■ PROBLEM STATEMENT:
Everything in the records should be repeated exactly, down to the last character.

■ PROVIDED DATA:
>>

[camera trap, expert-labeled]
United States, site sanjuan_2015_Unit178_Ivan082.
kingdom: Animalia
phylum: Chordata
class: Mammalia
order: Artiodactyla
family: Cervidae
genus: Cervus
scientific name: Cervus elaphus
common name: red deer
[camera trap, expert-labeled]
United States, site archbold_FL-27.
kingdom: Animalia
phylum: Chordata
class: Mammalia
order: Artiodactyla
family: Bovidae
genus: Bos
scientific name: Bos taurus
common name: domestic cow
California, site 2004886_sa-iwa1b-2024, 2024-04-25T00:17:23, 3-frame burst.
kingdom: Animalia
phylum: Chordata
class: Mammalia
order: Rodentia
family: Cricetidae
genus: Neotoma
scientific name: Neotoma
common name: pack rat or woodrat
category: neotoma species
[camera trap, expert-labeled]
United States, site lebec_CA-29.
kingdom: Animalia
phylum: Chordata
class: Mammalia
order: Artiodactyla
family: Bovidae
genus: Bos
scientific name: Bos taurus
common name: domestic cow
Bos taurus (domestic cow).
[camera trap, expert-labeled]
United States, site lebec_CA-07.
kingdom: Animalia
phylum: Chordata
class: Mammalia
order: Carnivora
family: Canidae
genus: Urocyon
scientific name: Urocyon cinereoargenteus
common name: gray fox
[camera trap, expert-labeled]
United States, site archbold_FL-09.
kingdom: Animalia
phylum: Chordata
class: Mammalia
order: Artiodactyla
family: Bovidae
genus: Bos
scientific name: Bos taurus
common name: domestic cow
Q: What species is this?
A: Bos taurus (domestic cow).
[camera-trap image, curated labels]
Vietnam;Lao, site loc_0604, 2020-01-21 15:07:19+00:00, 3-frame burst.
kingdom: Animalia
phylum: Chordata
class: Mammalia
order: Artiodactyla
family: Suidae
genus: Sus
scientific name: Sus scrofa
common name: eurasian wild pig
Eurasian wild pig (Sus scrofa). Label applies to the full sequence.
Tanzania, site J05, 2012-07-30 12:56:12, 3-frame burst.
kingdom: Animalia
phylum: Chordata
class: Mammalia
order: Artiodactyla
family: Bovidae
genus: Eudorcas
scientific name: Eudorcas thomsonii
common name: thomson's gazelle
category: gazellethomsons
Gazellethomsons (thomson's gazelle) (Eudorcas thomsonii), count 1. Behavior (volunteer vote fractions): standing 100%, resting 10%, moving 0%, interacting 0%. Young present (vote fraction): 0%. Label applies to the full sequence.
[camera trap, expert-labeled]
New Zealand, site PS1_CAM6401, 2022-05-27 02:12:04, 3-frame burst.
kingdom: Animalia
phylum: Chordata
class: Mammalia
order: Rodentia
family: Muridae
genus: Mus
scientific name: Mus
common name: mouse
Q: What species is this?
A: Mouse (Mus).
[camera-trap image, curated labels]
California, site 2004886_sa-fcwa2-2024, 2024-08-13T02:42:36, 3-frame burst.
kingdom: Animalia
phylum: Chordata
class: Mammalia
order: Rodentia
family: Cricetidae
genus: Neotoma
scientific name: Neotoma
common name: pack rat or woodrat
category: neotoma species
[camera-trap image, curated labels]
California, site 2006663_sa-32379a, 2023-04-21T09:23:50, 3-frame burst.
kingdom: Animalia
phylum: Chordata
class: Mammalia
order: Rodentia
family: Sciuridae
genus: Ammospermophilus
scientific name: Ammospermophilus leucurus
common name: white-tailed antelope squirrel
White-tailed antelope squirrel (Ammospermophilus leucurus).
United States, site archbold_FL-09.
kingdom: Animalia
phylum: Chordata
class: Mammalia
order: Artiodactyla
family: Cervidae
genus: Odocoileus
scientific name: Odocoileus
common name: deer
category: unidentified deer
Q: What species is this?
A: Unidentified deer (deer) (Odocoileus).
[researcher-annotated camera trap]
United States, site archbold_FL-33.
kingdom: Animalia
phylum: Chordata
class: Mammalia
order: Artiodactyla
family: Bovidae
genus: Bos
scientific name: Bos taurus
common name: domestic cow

<<

■ EXERCISE SOLUTION:
[camera trap, expert-labeled]
United States, site sanjuan_2015_Unit178_Ivan082.
kingdom: Animalia
phylum: Chordata
class: Mammalia
order: Artiodactyla
family: Cervidae
genus: Cervus
scientific name: Cervus elaphus
common name: red deer
[camera trap, expert-labeled]
United States, site archbold_FL-27.
kingdom: Animalia
phylum: Chordata
class: Mammalia
order: Artiodactyla
family: Bovidae
genus: Bos
scientific name: Bos taurus
common name: domestic cow
California, site 2004886_sa-iwa1b-2024, 2024-04-25T00:17:23, 3-frame burst.
kingdom: Animalia
phylum: Chordata
class: Mammalia
order: Rodentia
family: Cricetidae
genus: Neotoma
scientific name: Neotoma
common name: pack rat or woodrat
category: neotoma species
[camera trap, expert-labeled]
United States, site lebec_CA-29.
kingdom: Animalia
phylum: Chordata
class: Mammalia
order: Artiodactyla
family: Bovidae
genus: Bos
scientific name: Bos taurus
common name: domestic cow
Bos taurus (domestic cow).
[camera trap, expert-labeled]
United States, site lebec_CA-07.
kingdom: Animalia
phylum: Chordata
class: Mammalia
order: Carnivora
family: Canidae
genus: Urocyon
scientific name: Urocyon cinereoargenteus
common name: gray fox
[camera trap, expert-labeled]
United States, site archbold_FL-09.
kingdom: Animalia
phylum: Chordata
class: Mammalia
order: Artiodactyla
family: Bovidae
genus: Bos
scientific name: Bos taurus
common name: domestic cow
Q: What species is this?
A: Bos taurus (domestic cow).
[camera-trap image, curated labels]
Vietnam;Lao, site loc_0604, 2020-01-21 15:07:19+00:00, 3-frame burst.
kingdom: Animalia
phylum: Chordata
class: Mammalia
order: Artiodactyla
family: Suidae
genus: Sus
scientific name: Sus scrofa
common name: eurasian wild pig
Eurasian wild pig (Sus scrofa). Label applies to the full sequence.
Tanzania, site J05, 2012-07-30 12:56:12, 3-frame burst.
kingdom: Animalia
phylum: Chordata
class: Mammalia
order: Artiodactyla
family: Bovidae
genus: Eudorcas
scientific name: Eudorcas thomsonii
common name: thomson's gazelle
category: gazellethomsons
Gazellethomsons (thomson's gazelle) (Eudorcas thomsonii), count 1. Behavior (volunteer vote fractions): standing 100%, resting 10%, moving 0%, interacting 0%. Young present (vote fraction): 0%. Label applies to the full sequence.
[camera trap, expert-labeled]
New Zealand, site PS1_CAM6401, 2022-05-27 02:12:04, 3-frame burst.
kingdom: Animalia
phylum: Chordata
class: Mammalia
order: Rodentia
family: Muridae
genus: Mus
scientific name: Mus
common name: mouse
Q: What species is this?
A: Mouse (Mus).
[camera-trap image, curated labels]
California, site 2004886_sa-fcwa2-2024, 2024-08-13T02:42:36, 3-frame burst.
kingdom: Animalia
phylum: Chordata
class: Mammalia
order: Rodentia
family: Cricetidae
genus: Neotoma
scientific name: Neotoma
common name: pack rat or woodrat
category: neotoma species
[camera-trap image, curated labels]
California, site 2006663_sa-32379a, 2023-04-21T09:23:50, 3-frame burst.
kingdom: Animalia
phylum: Chordata
class: Mammalia
order: Rodentia
family: Sciuridae
genus: Ammospermophilus
scientific name: Ammospermophilus leucurus
common name: white-tailed antelope squirrel
White-tailed antelope squirrel (Ammospermophilus leucurus).
United States, site archbold_FL-09.
kingdom: Animalia
phylum: Chordata
class: Mammalia
order: Artiodactyla
family: Cervidae
genus: Odocoileus
scientific name: Odocoileus
common name: deer
category: unidentified deer
Q: What species is this?
A: Unidentified deer (deer) (Odocoileus).
[researcher-annotated camera trap]
United States, site archbold_FL-33.
kingdom: Animalia
phylum: Chordata
class: Mammalia
order: Artiodactyla
family: Bovidae
genus: Bos
scientific name: Bos taurus
common name: domestic cow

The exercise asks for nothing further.